__Text shown__.

The probability density of the p-pulse for a particle is

\(\rho(p)=\frac{1}{4}\frac{a}{\pi\hbar}\Big[\frac{\sin{\frac{pa}{2\hbar}-\frac{n\pi}{2}}}{\frac{pa}{2\hbar}-\frac{n\pi}{2}}+(-1)^{n+1}\frac{\sin{\frac{pa}{2\hbar}+\frac{n\pi}{2}}}{\frac{pa}{2\hbar}+\frac{n\pi}{2}}\Big]^2\)

Write a program that calculates \(\rho\) with numerical values: a = 1.6, \(\hbar\) = 197, p = 0.07 and for n varying from 1 to \(n_{max}\).

#include <stdio.h>
#include <math.h>
#include <conio.h>
void main()
{
	int n,nmax=10;
	double a,hb,p,pi=acos(-1.),pis2,x,y,u;
	a=1.6; hb=197.; p=0.07;
	pis2=pi/2.;
	x=p*a/2./hb;
	for(n=1;n<=nmax;n++)
	{
		y=n*pis2;
		u=sin(x-y)/(x-y)+pow(-1,n+1)*sin(x+y)/(x+y);
		printf("n=%d rho=%lg\n",n,a/pi/hb/4.*u*u);
	}
	getch();
}

__Supplied records__.
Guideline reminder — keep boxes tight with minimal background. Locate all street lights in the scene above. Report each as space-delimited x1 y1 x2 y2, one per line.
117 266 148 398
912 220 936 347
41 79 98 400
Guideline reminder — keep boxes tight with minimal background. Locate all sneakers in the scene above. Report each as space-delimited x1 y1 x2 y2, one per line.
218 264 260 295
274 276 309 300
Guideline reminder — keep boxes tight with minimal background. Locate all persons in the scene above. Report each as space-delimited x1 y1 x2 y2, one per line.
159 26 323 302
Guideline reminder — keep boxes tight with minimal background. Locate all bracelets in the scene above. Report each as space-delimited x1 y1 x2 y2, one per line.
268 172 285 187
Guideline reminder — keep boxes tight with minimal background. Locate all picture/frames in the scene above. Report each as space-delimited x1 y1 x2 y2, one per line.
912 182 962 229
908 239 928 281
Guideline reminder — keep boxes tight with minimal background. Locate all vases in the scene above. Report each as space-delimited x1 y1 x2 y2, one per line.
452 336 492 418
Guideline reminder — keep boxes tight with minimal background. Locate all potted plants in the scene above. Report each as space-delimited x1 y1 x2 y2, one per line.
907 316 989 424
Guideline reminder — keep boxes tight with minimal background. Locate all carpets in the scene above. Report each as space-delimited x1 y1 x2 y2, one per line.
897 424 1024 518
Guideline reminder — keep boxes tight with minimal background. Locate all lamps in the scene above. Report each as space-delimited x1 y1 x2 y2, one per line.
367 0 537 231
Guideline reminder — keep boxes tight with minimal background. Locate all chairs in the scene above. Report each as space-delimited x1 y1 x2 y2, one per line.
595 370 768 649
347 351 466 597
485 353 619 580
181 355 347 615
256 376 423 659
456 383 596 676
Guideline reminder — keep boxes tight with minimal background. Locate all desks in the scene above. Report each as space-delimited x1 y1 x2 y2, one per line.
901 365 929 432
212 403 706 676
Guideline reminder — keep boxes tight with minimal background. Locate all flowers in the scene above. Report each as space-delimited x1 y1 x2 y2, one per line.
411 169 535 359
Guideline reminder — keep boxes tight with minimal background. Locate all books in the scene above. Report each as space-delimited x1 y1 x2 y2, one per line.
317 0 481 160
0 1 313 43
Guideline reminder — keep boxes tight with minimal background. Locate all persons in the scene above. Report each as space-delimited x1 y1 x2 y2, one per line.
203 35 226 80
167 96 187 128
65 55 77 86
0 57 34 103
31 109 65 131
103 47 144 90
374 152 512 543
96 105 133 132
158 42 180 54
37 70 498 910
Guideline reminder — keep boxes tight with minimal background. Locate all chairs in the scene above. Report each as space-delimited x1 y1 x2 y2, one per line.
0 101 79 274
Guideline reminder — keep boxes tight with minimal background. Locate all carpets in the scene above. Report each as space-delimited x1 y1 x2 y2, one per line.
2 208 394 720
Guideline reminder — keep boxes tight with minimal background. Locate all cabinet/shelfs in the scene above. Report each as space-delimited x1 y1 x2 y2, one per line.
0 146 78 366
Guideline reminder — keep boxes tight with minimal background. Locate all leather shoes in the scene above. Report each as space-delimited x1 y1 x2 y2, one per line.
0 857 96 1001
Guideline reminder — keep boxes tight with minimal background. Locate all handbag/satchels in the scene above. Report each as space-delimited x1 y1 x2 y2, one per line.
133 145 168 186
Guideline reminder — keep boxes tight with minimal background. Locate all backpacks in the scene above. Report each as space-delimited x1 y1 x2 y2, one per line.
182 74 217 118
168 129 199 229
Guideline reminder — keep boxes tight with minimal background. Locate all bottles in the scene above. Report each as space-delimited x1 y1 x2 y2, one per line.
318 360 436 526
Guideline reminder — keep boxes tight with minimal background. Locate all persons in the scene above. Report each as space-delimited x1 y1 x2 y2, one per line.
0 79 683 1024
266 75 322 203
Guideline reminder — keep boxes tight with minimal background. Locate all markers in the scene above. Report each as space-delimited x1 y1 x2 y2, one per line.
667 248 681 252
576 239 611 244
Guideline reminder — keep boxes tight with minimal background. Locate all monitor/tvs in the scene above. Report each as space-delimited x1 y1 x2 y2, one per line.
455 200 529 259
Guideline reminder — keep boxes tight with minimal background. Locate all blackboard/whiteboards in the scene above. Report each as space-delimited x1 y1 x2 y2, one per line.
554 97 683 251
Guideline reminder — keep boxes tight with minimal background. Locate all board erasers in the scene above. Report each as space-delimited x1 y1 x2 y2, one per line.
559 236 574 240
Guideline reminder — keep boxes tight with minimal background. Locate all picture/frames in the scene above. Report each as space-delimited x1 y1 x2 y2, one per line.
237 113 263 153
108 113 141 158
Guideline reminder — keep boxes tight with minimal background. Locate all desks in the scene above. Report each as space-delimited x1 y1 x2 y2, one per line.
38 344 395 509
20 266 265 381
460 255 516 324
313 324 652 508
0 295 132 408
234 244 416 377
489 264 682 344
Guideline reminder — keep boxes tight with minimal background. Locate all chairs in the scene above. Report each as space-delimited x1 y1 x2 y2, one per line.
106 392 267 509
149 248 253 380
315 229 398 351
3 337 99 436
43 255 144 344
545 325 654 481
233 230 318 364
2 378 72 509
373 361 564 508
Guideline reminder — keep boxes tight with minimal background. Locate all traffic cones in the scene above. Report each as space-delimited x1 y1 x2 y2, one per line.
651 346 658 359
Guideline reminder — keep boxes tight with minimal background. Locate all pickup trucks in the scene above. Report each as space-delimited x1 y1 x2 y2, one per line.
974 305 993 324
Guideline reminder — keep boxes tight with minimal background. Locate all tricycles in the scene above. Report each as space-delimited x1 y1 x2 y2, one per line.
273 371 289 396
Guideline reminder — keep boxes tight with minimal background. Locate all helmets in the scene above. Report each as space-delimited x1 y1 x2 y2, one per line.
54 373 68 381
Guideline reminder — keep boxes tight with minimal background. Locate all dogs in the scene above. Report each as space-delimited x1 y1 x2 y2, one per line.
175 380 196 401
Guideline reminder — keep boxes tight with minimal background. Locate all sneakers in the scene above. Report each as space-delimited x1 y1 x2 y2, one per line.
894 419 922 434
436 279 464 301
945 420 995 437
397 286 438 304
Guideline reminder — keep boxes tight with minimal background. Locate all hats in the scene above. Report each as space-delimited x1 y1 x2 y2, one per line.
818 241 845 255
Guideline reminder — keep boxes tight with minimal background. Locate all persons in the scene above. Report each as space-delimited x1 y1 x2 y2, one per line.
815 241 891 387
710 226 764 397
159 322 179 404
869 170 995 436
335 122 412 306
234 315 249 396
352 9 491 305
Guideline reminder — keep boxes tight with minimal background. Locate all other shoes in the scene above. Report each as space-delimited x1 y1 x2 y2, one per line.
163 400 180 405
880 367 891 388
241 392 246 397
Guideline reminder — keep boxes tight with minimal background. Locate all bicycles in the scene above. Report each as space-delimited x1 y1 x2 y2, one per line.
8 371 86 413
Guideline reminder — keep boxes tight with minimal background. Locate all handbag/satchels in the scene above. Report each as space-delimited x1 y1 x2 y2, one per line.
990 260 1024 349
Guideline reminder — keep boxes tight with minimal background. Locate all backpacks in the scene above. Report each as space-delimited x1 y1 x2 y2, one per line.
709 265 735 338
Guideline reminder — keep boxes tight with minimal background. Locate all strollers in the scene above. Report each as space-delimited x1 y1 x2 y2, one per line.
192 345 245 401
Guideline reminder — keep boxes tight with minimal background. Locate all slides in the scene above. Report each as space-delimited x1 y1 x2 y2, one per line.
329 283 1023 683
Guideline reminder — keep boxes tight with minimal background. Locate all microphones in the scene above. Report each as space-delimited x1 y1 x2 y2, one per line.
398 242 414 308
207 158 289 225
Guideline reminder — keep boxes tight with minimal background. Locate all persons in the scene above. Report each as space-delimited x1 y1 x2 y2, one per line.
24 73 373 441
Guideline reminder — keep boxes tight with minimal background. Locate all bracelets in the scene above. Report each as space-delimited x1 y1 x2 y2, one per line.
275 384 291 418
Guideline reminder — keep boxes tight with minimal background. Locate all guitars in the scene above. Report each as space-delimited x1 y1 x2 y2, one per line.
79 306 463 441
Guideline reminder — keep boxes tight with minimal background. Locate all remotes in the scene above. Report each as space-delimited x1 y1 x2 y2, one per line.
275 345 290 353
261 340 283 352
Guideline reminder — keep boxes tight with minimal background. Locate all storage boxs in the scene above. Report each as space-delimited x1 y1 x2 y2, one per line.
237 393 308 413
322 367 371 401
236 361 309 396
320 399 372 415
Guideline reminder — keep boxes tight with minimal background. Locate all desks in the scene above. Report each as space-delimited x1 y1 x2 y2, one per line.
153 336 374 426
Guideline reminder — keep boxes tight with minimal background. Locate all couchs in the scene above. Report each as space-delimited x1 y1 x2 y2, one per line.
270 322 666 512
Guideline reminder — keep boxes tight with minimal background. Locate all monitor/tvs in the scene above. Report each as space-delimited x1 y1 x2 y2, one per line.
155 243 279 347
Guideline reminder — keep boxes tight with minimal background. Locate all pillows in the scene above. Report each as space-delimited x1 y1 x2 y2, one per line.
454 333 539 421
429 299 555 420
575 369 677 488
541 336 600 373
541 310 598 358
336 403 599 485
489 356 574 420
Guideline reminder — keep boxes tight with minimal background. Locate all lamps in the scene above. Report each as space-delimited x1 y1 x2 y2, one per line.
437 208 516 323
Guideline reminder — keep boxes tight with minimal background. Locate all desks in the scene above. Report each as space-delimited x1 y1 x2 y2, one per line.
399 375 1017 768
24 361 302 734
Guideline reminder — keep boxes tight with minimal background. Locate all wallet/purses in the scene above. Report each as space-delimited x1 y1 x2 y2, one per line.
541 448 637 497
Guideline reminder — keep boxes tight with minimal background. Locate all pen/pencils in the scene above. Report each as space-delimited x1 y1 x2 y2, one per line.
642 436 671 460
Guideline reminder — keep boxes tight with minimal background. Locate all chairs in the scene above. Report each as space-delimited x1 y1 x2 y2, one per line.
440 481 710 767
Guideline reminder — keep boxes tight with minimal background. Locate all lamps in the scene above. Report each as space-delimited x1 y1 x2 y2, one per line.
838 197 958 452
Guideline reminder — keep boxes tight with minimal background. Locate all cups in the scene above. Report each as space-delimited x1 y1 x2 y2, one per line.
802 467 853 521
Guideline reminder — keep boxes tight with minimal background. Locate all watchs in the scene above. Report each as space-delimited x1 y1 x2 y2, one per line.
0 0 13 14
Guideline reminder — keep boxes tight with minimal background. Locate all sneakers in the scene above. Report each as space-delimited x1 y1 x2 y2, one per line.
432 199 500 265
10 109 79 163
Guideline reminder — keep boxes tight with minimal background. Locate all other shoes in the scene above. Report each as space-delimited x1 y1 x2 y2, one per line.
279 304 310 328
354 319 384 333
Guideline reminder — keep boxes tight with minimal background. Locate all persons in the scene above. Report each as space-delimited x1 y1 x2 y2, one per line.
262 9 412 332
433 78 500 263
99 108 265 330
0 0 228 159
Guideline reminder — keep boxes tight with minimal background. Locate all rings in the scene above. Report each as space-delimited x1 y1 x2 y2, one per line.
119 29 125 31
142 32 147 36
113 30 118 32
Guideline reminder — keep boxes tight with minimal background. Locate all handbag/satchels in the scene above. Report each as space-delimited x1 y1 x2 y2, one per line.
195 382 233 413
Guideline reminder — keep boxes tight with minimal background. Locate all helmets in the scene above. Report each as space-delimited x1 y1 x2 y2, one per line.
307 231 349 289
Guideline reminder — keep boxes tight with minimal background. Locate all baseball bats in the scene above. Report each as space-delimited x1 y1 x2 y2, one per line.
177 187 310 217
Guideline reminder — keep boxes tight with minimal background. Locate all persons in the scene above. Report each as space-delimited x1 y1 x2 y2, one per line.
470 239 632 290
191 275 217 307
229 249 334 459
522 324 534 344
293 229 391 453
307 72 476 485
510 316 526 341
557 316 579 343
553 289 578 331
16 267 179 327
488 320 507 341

__Direction__.
List every variable that the program in the probability-density text declares with type double.

__Response__.
a, hb, p, pi, pis2, x, y, u